Uncommon Goods founder and CEO relinquished a Wall Street job and $10 million to pursue his passion: "Money is not the source of my happiness."

Uncommon Goods founder and CEO relinquished a Wall Street job and $10 million to pursue his passion: "Money is not the source of my happiness."
Uncommon Goods founder and CEO relinquished a Wall Street job and $10 million to pursue his passion: "Money is not the source of my happiness."

Dave Bolotsky didn't want a career on Wall Street.

In 1985, a 22-year-old man took an analyst job at First Boston to move out of his parents' home and pay off his student loans. By 1999, he had climbed up the ranks to a managing director position at Goldman Sachs, where he was set to receive approximately $10 million in stock when the bank went public.

Instead of accepting a significant bonus, he opted to establish Uncommon Goods, an online store that specializes in unique, handmade gifts. The website showcases a range of products created by independent artists and designers, including innovative items like a popcorn bowl that separates the popped from the unpopped kernels.

After attending a craft fair and observing the enthusiasm of attendees for bespoke, handmade products, Bolotsky conceived the idea.

"He tells CNBC Make It that when he buys a birthday gift for someone, he goes the extra mile by putting thought into it and knowing what makes them tick.
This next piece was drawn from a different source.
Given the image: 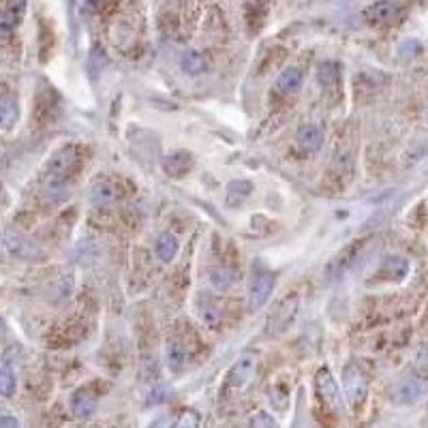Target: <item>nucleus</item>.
Segmentation results:
<instances>
[{"label":"nucleus","mask_w":428,"mask_h":428,"mask_svg":"<svg viewBox=\"0 0 428 428\" xmlns=\"http://www.w3.org/2000/svg\"><path fill=\"white\" fill-rule=\"evenodd\" d=\"M79 163V154L75 146H63L61 150H56L47 163H45V182L47 187L54 191L67 182L69 174L77 167Z\"/></svg>","instance_id":"1"},{"label":"nucleus","mask_w":428,"mask_h":428,"mask_svg":"<svg viewBox=\"0 0 428 428\" xmlns=\"http://www.w3.org/2000/svg\"><path fill=\"white\" fill-rule=\"evenodd\" d=\"M274 280L276 278H274V274L270 270L257 268V266L253 268L251 278H248V306L253 310L262 308L268 302V298H270V294L274 290Z\"/></svg>","instance_id":"2"},{"label":"nucleus","mask_w":428,"mask_h":428,"mask_svg":"<svg viewBox=\"0 0 428 428\" xmlns=\"http://www.w3.org/2000/svg\"><path fill=\"white\" fill-rule=\"evenodd\" d=\"M315 388H317V394L322 398V403L334 411V413H340L342 411V394H340V388L336 383V379L332 377L330 368H319L317 375H315Z\"/></svg>","instance_id":"3"},{"label":"nucleus","mask_w":428,"mask_h":428,"mask_svg":"<svg viewBox=\"0 0 428 428\" xmlns=\"http://www.w3.org/2000/svg\"><path fill=\"white\" fill-rule=\"evenodd\" d=\"M342 388H345L347 401L351 407H360L366 398L368 392V381L366 375L362 373V368L356 364H349L345 370H342Z\"/></svg>","instance_id":"4"},{"label":"nucleus","mask_w":428,"mask_h":428,"mask_svg":"<svg viewBox=\"0 0 428 428\" xmlns=\"http://www.w3.org/2000/svg\"><path fill=\"white\" fill-rule=\"evenodd\" d=\"M255 368H257V358H255V354H251V351L242 354V356L236 360V364L232 366L230 375H227V390H234V392L244 390V388L251 383L253 375H255Z\"/></svg>","instance_id":"5"},{"label":"nucleus","mask_w":428,"mask_h":428,"mask_svg":"<svg viewBox=\"0 0 428 428\" xmlns=\"http://www.w3.org/2000/svg\"><path fill=\"white\" fill-rule=\"evenodd\" d=\"M298 308H300V298L296 294L280 300L276 304V308L272 310V315H270L268 330L270 332H283L287 326H292L296 315H298Z\"/></svg>","instance_id":"6"},{"label":"nucleus","mask_w":428,"mask_h":428,"mask_svg":"<svg viewBox=\"0 0 428 428\" xmlns=\"http://www.w3.org/2000/svg\"><path fill=\"white\" fill-rule=\"evenodd\" d=\"M401 15H403V7L398 3H392V0H379V3L366 7L364 11L366 22L373 26H390L401 19Z\"/></svg>","instance_id":"7"},{"label":"nucleus","mask_w":428,"mask_h":428,"mask_svg":"<svg viewBox=\"0 0 428 428\" xmlns=\"http://www.w3.org/2000/svg\"><path fill=\"white\" fill-rule=\"evenodd\" d=\"M120 187L113 182V180H97L90 189V199H93V204L95 206H111V204H116L118 199H120Z\"/></svg>","instance_id":"8"},{"label":"nucleus","mask_w":428,"mask_h":428,"mask_svg":"<svg viewBox=\"0 0 428 428\" xmlns=\"http://www.w3.org/2000/svg\"><path fill=\"white\" fill-rule=\"evenodd\" d=\"M296 144H298L300 152H304V154L317 152V150L324 146V129L317 127V125H306V127H302V129L298 131Z\"/></svg>","instance_id":"9"},{"label":"nucleus","mask_w":428,"mask_h":428,"mask_svg":"<svg viewBox=\"0 0 428 428\" xmlns=\"http://www.w3.org/2000/svg\"><path fill=\"white\" fill-rule=\"evenodd\" d=\"M24 13H26V0H7L3 15H0V31H3L5 37L11 35L19 26Z\"/></svg>","instance_id":"10"},{"label":"nucleus","mask_w":428,"mask_h":428,"mask_svg":"<svg viewBox=\"0 0 428 428\" xmlns=\"http://www.w3.org/2000/svg\"><path fill=\"white\" fill-rule=\"evenodd\" d=\"M5 248H7L9 255L26 257V260H33V257L41 255V251H39V246L35 242H31V240L19 236V234H11V232L5 234Z\"/></svg>","instance_id":"11"},{"label":"nucleus","mask_w":428,"mask_h":428,"mask_svg":"<svg viewBox=\"0 0 428 428\" xmlns=\"http://www.w3.org/2000/svg\"><path fill=\"white\" fill-rule=\"evenodd\" d=\"M302 81H304V73L300 67H296V65L285 67L276 77V90L280 95H294L302 88Z\"/></svg>","instance_id":"12"},{"label":"nucleus","mask_w":428,"mask_h":428,"mask_svg":"<svg viewBox=\"0 0 428 428\" xmlns=\"http://www.w3.org/2000/svg\"><path fill=\"white\" fill-rule=\"evenodd\" d=\"M97 394L88 388H81L73 394L71 398V409L77 418H90L95 411H97Z\"/></svg>","instance_id":"13"},{"label":"nucleus","mask_w":428,"mask_h":428,"mask_svg":"<svg viewBox=\"0 0 428 428\" xmlns=\"http://www.w3.org/2000/svg\"><path fill=\"white\" fill-rule=\"evenodd\" d=\"M163 169L165 174L171 178H182L191 171V157L187 152H174L163 159Z\"/></svg>","instance_id":"14"},{"label":"nucleus","mask_w":428,"mask_h":428,"mask_svg":"<svg viewBox=\"0 0 428 428\" xmlns=\"http://www.w3.org/2000/svg\"><path fill=\"white\" fill-rule=\"evenodd\" d=\"M426 394V383L420 381V379H407L403 381L401 386H398L396 390V401L403 403V405H411L415 401H420V398Z\"/></svg>","instance_id":"15"},{"label":"nucleus","mask_w":428,"mask_h":428,"mask_svg":"<svg viewBox=\"0 0 428 428\" xmlns=\"http://www.w3.org/2000/svg\"><path fill=\"white\" fill-rule=\"evenodd\" d=\"M178 248H180V244H178V240H176L174 234H161V236L157 238L154 253H157V257H159L163 264H171V262L176 260Z\"/></svg>","instance_id":"16"},{"label":"nucleus","mask_w":428,"mask_h":428,"mask_svg":"<svg viewBox=\"0 0 428 428\" xmlns=\"http://www.w3.org/2000/svg\"><path fill=\"white\" fill-rule=\"evenodd\" d=\"M17 388V377H15V368H13V360L11 356L7 354L3 358V364H0V392H3V396H13Z\"/></svg>","instance_id":"17"},{"label":"nucleus","mask_w":428,"mask_h":428,"mask_svg":"<svg viewBox=\"0 0 428 428\" xmlns=\"http://www.w3.org/2000/svg\"><path fill=\"white\" fill-rule=\"evenodd\" d=\"M19 118V105L13 99V95H5L3 103H0V125H3L5 131H9Z\"/></svg>","instance_id":"18"},{"label":"nucleus","mask_w":428,"mask_h":428,"mask_svg":"<svg viewBox=\"0 0 428 428\" xmlns=\"http://www.w3.org/2000/svg\"><path fill=\"white\" fill-rule=\"evenodd\" d=\"M165 360H167V366H169L171 370H180V368L187 364L189 354H187V349L180 345L178 340H169V342H167V349H165Z\"/></svg>","instance_id":"19"},{"label":"nucleus","mask_w":428,"mask_h":428,"mask_svg":"<svg viewBox=\"0 0 428 428\" xmlns=\"http://www.w3.org/2000/svg\"><path fill=\"white\" fill-rule=\"evenodd\" d=\"M251 191H253V187L248 180H234L230 187H227V206H232V208L240 206L251 195Z\"/></svg>","instance_id":"20"},{"label":"nucleus","mask_w":428,"mask_h":428,"mask_svg":"<svg viewBox=\"0 0 428 428\" xmlns=\"http://www.w3.org/2000/svg\"><path fill=\"white\" fill-rule=\"evenodd\" d=\"M182 71L189 73V75H202L206 71V58L199 51L189 49L182 56Z\"/></svg>","instance_id":"21"},{"label":"nucleus","mask_w":428,"mask_h":428,"mask_svg":"<svg viewBox=\"0 0 428 428\" xmlns=\"http://www.w3.org/2000/svg\"><path fill=\"white\" fill-rule=\"evenodd\" d=\"M197 315L206 326H216L221 322V308L214 300H202L197 304Z\"/></svg>","instance_id":"22"},{"label":"nucleus","mask_w":428,"mask_h":428,"mask_svg":"<svg viewBox=\"0 0 428 428\" xmlns=\"http://www.w3.org/2000/svg\"><path fill=\"white\" fill-rule=\"evenodd\" d=\"M234 280V274L230 268H216L210 274V283L214 285V290H227Z\"/></svg>","instance_id":"23"},{"label":"nucleus","mask_w":428,"mask_h":428,"mask_svg":"<svg viewBox=\"0 0 428 428\" xmlns=\"http://www.w3.org/2000/svg\"><path fill=\"white\" fill-rule=\"evenodd\" d=\"M248 428H278V424H276V420H274L270 413L260 411V413L251 415V420H248Z\"/></svg>","instance_id":"24"},{"label":"nucleus","mask_w":428,"mask_h":428,"mask_svg":"<svg viewBox=\"0 0 428 428\" xmlns=\"http://www.w3.org/2000/svg\"><path fill=\"white\" fill-rule=\"evenodd\" d=\"M317 77L324 86H330L338 79V67L334 63H324L319 69H317Z\"/></svg>","instance_id":"25"},{"label":"nucleus","mask_w":428,"mask_h":428,"mask_svg":"<svg viewBox=\"0 0 428 428\" xmlns=\"http://www.w3.org/2000/svg\"><path fill=\"white\" fill-rule=\"evenodd\" d=\"M171 428H199V415L195 411H184Z\"/></svg>","instance_id":"26"},{"label":"nucleus","mask_w":428,"mask_h":428,"mask_svg":"<svg viewBox=\"0 0 428 428\" xmlns=\"http://www.w3.org/2000/svg\"><path fill=\"white\" fill-rule=\"evenodd\" d=\"M0 428H19L17 420L11 418V415H3V420H0Z\"/></svg>","instance_id":"27"},{"label":"nucleus","mask_w":428,"mask_h":428,"mask_svg":"<svg viewBox=\"0 0 428 428\" xmlns=\"http://www.w3.org/2000/svg\"><path fill=\"white\" fill-rule=\"evenodd\" d=\"M266 3H268V0H246L248 9H262V7H264Z\"/></svg>","instance_id":"28"},{"label":"nucleus","mask_w":428,"mask_h":428,"mask_svg":"<svg viewBox=\"0 0 428 428\" xmlns=\"http://www.w3.org/2000/svg\"><path fill=\"white\" fill-rule=\"evenodd\" d=\"M84 5H97V3H101V0H81Z\"/></svg>","instance_id":"29"}]
</instances>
He emphasizes that this level of effort and personalization cannot be found at Pottery Barn or a random store at the mall."

Bolotsky, who was 36 years old at the time, decided to walk away from a $10 million payout because he didn't want to live a life of regret and money wasn't what made him happy.

Now, 25 years later, he still doesn't regret that decision.

Leaving Goldman Sachs 'seemed a little bit crazy'

"Bolotsky says that the idea of leaving just as Goldman was going public seemed a little crazy. He received a going away present from his department, which included a baby picture of him and a huge jar of nuts, with the message "David's nuts.""

Bolotsky was questioned by his peers about why he didn't wait a year or two to collect his stock bonus before leaving Goldman Sachs to start his new venture with a substantial "nut".

"At that time, the internet was undergoing significant changes and developments, and there was still an opportunity to make a difference," he remarks.

Not only was it a risk to leave a multimillion-dollar bonus and a steady paycheck, but online shopping wasn't widespread yet. Starting an ecommerce business was uncertain.

"Bolotsky says that although it was scary for him to leave Goldman, he lived frugally and had been saving much of his Wall Street earnings, so it was not a big risk for him as someone who mortgages their home or takes on a lot of debt. He didn't have to do that."

He reveals that his early investors were "friends and family," including retailers he had formed relationships with during his time as an analyst on Wall Street.

The path to profitability

Although Uncommon Goods initially experienced success in sales, it took several years for the business to gain momentum. Bolotsky invested a significant portion of his savings into the company during its early years, and he didn't receive a salary until 2005.

Despite starting with high overhead costs, Uncommon Goods was able to become profitable in 2003 by reducing operating costs and growing sales at a realistic pace.

Despite the pandemic boost in sales in 2022, the company's operating costs grew and remained elevated, resulting in a decline in profitability that year.

Bolotsky prioritizes profitability, but not at the expense of the company's core values. In 2007, Uncommon Goods became one of the first ever B corporations, a designation that demonstrates a company's dedication to promoting a positive social and environmental impact.

Balancing profitability with the ongoing challenge of maintaining fair wages for employees is a crucial task for Bolotsky. For instance, Uncommon Goods' warehouse staff in Brooklyn, New York, earns a minimum of $20 an hour, which is $4 above the minimum wage in the city and nearly triple the federal minimum wage of $7.25.

"Balancing core values and profitability is easy when business is thriving, but making tough choices becomes necessary when business is struggling, according to Bolotsky."

'Very happy with the path I've taken'

Over the past five years, Uncommon Goods has experienced significant growth, with a year-round workforce of 144 employees and over a million orders received annually.

Bolotsky acknowledges that he may have been wealthier if he had accepted the stock grant and remained in investment banking, but he is content with the path he has chosen. Running a business has been difficult and isolating at times, but it has also been fulfilling.

According to Bolotsky, working with his employees and creating a business that positively affects a broad range of individuals, from warehouse staff to customers, is "much more fulfilling to me than being a critic."